Happy Constitution Day! – From Lynne, Jacki, and Laura
Four years ago Senator Robert Byrd (D-WV) inserted language in an education appropriations bill creating Constitution Day and mandating that schools receiving federal funds recognize the holiday. The day, formerly called Citizenship Day, is an attempt to encourage the study of the Constitution and ensure that September 17, 1787 – the day the Constitution was signed by our nation’s founders – is not forgotten.
While Constitution Day alone won’t buoy the study of history and government to their appropriate standing in today’s classrooms, it does help to call attention to the marginalization of these subjects.
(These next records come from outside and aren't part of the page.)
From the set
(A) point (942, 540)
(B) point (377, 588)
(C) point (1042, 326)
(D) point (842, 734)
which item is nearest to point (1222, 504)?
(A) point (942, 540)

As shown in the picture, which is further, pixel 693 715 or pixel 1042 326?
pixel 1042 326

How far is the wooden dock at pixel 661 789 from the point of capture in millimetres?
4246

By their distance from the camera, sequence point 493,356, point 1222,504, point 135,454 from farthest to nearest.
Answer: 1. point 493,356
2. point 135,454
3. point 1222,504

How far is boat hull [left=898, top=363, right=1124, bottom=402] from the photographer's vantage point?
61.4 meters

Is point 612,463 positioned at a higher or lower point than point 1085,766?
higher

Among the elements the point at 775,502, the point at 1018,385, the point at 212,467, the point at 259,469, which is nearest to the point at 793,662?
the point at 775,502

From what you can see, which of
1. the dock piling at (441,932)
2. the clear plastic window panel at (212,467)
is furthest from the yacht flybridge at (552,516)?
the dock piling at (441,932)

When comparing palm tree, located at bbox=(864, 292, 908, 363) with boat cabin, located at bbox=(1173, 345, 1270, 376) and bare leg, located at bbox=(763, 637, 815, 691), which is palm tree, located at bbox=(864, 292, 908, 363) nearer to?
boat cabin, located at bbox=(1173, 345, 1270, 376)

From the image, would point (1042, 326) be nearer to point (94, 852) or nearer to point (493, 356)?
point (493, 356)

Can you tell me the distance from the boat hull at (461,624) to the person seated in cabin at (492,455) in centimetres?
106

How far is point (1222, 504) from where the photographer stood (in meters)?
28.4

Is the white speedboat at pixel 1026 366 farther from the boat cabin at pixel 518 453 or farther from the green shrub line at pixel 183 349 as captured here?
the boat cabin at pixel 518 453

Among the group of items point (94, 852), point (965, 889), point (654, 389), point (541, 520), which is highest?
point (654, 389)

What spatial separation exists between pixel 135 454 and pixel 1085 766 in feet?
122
As our Still At Risk report brought to light last spring, a third of 17 year-olds do not know the Bill of Rights guarantees the freedom of speech and religion. That is unacceptable. More must be done to keep history and civics education from being left behind.
Charles C. Haynes, a senior scholar at the Freedom Forum’s First Amendment Center, acknowledges in this Washington Post article that “It’s certainly true that most Americans know appallingly little about how our Republic works and many public schools fail to prepare students to be effective, engaged citizens in a democracy. But a few lessons about the Constitution will do little or nothing to renew the civic mission of public schools.”
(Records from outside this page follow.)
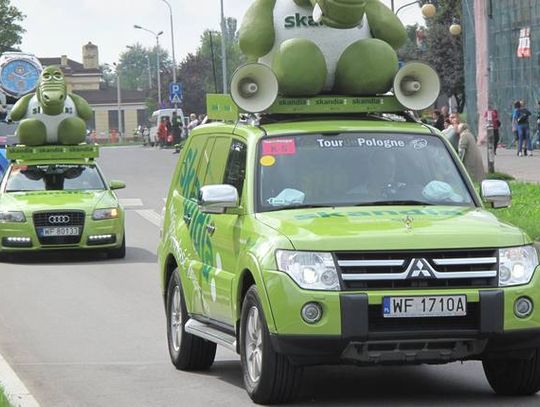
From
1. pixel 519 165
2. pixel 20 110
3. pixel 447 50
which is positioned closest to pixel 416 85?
pixel 20 110

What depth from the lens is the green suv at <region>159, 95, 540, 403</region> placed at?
942 centimetres

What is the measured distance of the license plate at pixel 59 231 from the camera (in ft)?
75.0

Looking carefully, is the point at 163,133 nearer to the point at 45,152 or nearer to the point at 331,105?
the point at 45,152

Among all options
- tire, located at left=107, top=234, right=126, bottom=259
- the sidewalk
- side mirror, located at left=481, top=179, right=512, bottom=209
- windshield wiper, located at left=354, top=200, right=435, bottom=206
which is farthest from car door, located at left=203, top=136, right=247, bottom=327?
the sidewalk

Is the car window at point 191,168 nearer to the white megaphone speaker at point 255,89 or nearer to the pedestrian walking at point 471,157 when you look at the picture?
the white megaphone speaker at point 255,89

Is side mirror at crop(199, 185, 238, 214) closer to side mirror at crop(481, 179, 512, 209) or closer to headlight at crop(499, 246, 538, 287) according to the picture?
side mirror at crop(481, 179, 512, 209)

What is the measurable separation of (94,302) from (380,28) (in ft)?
18.3

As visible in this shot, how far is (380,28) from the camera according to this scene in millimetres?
13109

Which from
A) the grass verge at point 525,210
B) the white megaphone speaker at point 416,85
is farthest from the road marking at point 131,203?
the white megaphone speaker at point 416,85

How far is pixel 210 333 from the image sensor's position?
36.2 feet

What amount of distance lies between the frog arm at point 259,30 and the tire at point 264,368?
352 cm

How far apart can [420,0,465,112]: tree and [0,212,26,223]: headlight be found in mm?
76109

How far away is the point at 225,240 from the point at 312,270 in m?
1.42

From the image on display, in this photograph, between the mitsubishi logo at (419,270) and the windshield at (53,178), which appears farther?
the windshield at (53,178)
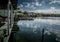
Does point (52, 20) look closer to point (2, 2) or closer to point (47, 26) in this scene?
point (47, 26)

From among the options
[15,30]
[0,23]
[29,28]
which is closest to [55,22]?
[29,28]

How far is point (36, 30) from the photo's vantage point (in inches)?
105

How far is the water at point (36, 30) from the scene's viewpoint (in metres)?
2.63

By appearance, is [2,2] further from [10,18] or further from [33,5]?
[33,5]

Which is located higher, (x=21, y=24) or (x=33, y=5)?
(x=33, y=5)

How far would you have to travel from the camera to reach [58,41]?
2.66 meters

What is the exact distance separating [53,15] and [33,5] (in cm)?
37

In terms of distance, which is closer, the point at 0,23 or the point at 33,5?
the point at 0,23

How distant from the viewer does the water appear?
263 centimetres

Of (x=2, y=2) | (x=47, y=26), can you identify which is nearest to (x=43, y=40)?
(x=47, y=26)

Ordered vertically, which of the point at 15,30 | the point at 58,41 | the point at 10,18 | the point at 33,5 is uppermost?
the point at 33,5

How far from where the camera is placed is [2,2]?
2.66 metres

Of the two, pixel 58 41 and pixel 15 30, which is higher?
pixel 15 30

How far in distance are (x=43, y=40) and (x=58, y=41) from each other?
0.24 m
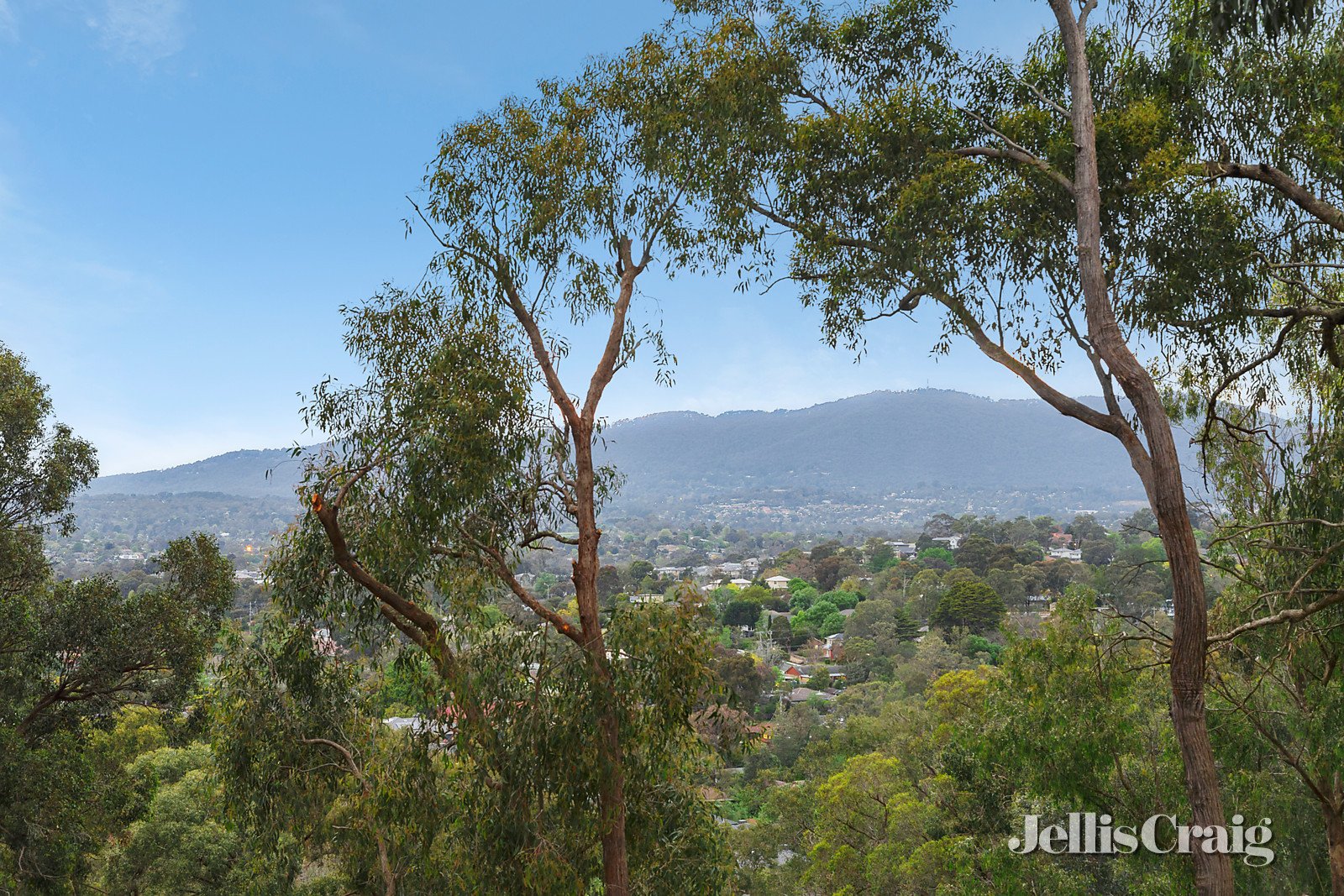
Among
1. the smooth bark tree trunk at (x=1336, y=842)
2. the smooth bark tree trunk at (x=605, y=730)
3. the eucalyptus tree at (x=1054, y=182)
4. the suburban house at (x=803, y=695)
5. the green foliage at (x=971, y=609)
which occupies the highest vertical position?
the eucalyptus tree at (x=1054, y=182)

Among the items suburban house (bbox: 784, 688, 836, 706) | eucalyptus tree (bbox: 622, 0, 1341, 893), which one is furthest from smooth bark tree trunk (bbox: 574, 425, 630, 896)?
suburban house (bbox: 784, 688, 836, 706)

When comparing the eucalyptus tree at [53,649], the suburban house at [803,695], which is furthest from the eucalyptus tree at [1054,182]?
the suburban house at [803,695]

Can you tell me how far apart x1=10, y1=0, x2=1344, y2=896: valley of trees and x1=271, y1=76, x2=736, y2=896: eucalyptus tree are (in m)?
0.02

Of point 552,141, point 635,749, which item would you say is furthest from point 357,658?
point 552,141

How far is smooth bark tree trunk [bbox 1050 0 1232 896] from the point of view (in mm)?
4336

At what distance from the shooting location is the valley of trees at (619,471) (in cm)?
470

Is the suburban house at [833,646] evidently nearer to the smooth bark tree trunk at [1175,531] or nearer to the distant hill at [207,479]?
the smooth bark tree trunk at [1175,531]

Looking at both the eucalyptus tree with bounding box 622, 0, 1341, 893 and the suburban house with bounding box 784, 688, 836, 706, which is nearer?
the eucalyptus tree with bounding box 622, 0, 1341, 893

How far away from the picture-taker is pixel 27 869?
7.20m

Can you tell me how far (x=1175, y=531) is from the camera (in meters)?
4.43

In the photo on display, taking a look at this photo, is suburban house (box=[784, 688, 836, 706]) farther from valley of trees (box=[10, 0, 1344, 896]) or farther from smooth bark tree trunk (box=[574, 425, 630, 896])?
smooth bark tree trunk (box=[574, 425, 630, 896])

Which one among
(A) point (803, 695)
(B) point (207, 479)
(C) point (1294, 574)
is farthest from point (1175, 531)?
(B) point (207, 479)

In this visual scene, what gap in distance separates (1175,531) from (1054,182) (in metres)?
2.19

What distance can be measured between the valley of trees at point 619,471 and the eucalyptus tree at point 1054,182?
24 millimetres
Well, we like Constitution Day and only wish we could establish a few more such holidays. How about Declaration of Independence Day? Heck- let’s have a day for each of the 17 amendments to the Constitution and for each of the 85 articles that make up the Federalist Papers. We’d even be for Magna Carta Day! But that’s exactly the point: it is vital for school districts, teachers, and policymakers not to let “teachable moments” – such as a holiday – become the only time students learn about our nation’s founding. Teaching America’s schoolchildren what makes their nation great should be a year-round responsibility of our schools.